We visited our optometrist's office this weekend where there is a children's nook full of books and toys. Anya and Elias decided to occupy themselves with building a castle out of blocks, working from opposite sides. This kind of sibling simpatico is more rare than I'd like it to be, but an absolute joy to my heart when it occurs.
While they placed block on block I squeezed past them and into the nook. I discovered a bookshelf that was hidden around the corner that is not visible from the waiting room proper. On a middle shelf was an old weathered set of Childcraft books with an "annual" from 1973. This placed the collection squarely in my early childhood and as I read the titles I felt the surreal sensation of time bending in my brain.
I pulled out a volume or two and flipped through the pages. The images were vaguely familiar, but did not elicit any strong feelings. Then I spied the volume "Poems & Rhymes" and I felt my heart skip a beat. Every image on every page brought on a torrent of memories. This was the volume that I'd spent the most time going through as a rambunctious boy. It had held my attention and taught me the traditional poems and rhymes of youth.
One picture in particular has remained crystal clear in my memory since that time in the early seventies. It was the Fishy-Fishy in the Brook poem. It fascinated me because it was a real picture taken with a camera, not a flat illustration. I wasn't sure how it had been made which was part of the fascination. It had reminded me of claymation films, like "Rudolph the Red-nosed Reindeer" that was on TV every winter.
In the late eighties I was a student at Indiana Wesleyan University and took a World Literature class with Mary Brown. I was an avid reader and this class felt more like a fun college interlude than a course requirement. Some of my classmates would brag about how little they'd read of the assigned literature which for me was like having a gourmet meal set before you and
thinking it was cool that you'd only eaten a few peas from the plate.

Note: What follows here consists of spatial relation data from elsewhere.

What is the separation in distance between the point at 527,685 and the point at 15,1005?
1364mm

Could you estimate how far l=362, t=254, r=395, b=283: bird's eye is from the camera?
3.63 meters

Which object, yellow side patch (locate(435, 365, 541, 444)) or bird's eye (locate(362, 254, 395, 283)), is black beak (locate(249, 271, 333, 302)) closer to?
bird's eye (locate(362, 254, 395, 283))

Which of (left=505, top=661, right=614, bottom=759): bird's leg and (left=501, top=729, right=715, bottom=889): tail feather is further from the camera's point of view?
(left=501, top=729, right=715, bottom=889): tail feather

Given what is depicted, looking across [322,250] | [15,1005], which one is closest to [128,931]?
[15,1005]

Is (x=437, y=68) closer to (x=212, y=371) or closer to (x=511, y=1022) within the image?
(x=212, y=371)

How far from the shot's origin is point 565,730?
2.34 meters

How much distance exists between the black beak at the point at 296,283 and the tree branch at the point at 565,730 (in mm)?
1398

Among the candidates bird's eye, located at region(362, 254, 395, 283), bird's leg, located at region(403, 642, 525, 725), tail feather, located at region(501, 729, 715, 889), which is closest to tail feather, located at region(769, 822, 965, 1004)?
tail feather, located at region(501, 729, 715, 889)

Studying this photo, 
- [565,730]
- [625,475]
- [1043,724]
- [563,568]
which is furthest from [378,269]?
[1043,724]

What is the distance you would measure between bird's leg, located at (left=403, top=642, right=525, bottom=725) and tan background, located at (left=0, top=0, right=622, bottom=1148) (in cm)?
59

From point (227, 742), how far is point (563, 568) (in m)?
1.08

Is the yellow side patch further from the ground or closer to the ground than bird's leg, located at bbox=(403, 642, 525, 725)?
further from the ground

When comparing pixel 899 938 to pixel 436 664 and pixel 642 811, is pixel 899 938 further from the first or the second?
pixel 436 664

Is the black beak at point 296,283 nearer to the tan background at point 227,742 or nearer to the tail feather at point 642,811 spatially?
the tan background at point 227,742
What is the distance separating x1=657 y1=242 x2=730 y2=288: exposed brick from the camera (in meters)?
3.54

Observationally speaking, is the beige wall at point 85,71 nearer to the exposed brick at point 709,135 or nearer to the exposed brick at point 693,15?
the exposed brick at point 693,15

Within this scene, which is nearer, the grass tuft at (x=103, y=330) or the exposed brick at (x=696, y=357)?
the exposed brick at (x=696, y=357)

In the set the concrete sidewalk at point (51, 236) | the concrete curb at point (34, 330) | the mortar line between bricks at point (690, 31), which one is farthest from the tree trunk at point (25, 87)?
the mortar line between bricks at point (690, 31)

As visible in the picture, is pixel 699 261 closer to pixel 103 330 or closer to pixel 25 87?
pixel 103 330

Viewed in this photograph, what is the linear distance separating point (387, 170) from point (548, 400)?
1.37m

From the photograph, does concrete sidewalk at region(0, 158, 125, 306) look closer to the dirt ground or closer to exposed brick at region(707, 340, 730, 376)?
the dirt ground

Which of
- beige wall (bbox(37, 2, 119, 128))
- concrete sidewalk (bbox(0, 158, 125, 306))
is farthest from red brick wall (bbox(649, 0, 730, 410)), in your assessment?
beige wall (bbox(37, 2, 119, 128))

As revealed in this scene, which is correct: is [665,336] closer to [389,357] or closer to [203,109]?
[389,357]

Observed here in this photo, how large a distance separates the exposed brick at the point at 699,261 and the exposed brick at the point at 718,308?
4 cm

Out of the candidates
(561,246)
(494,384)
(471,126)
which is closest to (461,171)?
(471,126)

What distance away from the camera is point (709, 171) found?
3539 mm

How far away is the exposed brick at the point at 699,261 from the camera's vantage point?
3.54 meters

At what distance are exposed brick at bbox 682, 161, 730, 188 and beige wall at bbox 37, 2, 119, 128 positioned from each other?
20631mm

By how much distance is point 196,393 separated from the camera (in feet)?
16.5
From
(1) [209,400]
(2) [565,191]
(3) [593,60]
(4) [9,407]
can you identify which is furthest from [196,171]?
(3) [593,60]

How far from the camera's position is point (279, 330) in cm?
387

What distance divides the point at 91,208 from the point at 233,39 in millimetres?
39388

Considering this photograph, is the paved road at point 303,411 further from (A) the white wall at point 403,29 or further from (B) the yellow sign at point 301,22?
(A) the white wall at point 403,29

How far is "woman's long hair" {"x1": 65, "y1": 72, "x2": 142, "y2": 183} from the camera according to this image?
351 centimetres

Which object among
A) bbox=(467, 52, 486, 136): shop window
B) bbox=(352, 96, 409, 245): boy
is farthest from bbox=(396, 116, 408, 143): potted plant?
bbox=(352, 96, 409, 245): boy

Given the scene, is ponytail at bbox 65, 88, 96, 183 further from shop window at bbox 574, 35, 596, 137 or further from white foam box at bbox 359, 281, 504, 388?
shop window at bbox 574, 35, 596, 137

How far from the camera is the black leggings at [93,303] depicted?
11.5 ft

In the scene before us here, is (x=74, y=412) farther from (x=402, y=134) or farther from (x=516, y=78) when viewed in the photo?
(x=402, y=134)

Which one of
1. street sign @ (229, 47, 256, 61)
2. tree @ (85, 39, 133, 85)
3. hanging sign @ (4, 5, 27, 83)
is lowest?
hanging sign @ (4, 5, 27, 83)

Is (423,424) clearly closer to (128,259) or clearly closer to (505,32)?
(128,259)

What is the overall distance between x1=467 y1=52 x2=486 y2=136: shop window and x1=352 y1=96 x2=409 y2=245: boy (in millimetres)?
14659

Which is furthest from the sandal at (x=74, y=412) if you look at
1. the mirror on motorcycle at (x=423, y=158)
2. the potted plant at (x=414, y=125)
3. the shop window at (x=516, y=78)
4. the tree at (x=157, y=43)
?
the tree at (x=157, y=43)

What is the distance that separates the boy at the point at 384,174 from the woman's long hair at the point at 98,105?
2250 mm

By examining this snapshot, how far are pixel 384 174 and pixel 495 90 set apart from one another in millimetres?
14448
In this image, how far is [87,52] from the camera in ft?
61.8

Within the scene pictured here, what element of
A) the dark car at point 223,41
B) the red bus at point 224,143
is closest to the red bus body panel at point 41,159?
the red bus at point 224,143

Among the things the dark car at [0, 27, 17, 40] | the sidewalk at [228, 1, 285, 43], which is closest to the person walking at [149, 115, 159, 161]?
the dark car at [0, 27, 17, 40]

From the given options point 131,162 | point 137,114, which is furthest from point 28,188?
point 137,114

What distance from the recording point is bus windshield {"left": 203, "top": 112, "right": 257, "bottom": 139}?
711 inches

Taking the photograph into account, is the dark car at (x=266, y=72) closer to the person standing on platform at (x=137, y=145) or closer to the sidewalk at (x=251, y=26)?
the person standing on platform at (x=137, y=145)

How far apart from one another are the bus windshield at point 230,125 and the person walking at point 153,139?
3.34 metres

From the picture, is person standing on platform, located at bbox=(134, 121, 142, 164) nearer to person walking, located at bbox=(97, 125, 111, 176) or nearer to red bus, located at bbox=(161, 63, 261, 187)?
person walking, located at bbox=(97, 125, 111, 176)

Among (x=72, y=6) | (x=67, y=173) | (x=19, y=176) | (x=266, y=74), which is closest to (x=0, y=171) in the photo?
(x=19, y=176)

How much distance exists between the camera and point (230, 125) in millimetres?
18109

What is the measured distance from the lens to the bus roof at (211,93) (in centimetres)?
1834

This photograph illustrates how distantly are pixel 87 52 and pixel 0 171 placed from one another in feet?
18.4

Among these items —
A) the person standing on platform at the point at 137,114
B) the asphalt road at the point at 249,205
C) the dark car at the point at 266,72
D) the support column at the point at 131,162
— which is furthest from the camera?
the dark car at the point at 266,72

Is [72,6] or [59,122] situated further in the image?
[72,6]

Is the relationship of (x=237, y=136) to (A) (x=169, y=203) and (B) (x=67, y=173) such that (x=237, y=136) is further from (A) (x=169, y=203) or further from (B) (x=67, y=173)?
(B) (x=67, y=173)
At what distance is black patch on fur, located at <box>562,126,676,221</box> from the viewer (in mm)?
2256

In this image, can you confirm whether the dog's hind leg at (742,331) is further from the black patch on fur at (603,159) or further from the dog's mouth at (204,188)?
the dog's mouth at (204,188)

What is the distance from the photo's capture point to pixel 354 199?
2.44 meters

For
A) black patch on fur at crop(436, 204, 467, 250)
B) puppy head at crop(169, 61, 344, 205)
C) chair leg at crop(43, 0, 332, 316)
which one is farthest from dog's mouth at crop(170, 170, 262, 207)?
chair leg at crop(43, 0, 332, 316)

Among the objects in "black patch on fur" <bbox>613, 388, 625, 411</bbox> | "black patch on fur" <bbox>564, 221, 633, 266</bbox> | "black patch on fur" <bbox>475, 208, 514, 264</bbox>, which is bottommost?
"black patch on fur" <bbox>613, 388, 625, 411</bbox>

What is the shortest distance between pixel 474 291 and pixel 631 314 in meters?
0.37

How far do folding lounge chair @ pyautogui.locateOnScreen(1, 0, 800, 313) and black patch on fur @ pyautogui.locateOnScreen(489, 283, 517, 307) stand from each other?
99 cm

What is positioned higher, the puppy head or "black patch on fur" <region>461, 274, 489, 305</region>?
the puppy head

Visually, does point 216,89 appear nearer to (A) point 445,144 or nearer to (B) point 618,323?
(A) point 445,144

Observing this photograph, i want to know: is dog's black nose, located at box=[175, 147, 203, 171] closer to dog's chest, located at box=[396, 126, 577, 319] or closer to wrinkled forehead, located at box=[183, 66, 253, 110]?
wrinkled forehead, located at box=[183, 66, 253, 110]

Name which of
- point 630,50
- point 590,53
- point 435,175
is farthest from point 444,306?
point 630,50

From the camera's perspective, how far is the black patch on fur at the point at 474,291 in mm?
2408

That first day of class Prof Brown had a handful of cutout goldfish that she was giving out as rewards for students being able to finish a poem/rhyme/lyric that was on the theme of "fish." I secured my first fish by finishing a line from Dan Fogelberg's song "Longer." A few fish awards later she recited the first half of Fishy-Fishy in the Brook. I think mine was the only hand to go up for this one and that image from the Childcraft book came vividly to mind as I finished the line "...Mommy fried him in a pan, and baby ate him like a man."